Selected passage:

I agree. 30M is good enough for swimming. 50M is the standard, but you know that's conservative.


----------



## Janne (Apr 16, 2007)

Also, the only way to be sure your watch is watertight is to have it pressuretested on a regular basis.


----------



## igorycha (Dec 10, 2008)

And all that sophisticated math and 1000 meter WR can be spoiled by one unscrewed crown!


----------



## HilltopMichael (Mar 5, 2008)

igorycha said:


> And all that sophisticated math and 1000 meter WR can be spoiled by one unscrewed crown!


Probably not. It's not the screw down crown that keeps the water out but the O-ring around the stem, at least for most watches. I've even seen specs that listed water resistance depths with and without the crown screwed down. There are also plenty of watches with good WR ratings that don't have a screw down crown.


----------



## dringer (Aug 24, 2009)

Just remember, if you're at the beach and get hit just right by a large wave, the pressure on your watch can be quite significant - even though you're actually still on the surface and the water (wave) is traveling more or less horizontally.

Been there, done that.o|


----------



## 124Spider (Feb 1, 2009)

What this task involves: In the forum thread on watch water resistance, rewrite the paragraph beginning "Probably not. It's not the screw down crown" as a short bulleted list that keeps its main facts.

Given material:
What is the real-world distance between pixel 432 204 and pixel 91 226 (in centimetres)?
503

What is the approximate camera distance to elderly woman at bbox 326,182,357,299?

Reply:
- An unscrewed crown probably won't ruin a watch's water resistance.
- On most watches, the O-ring around the stem keeps water out, not the screw-down crown.
- Some specs give water resistance depths both with and without the crown screwed down.
- Many watches have good water resistance ratings without a screw-down crown.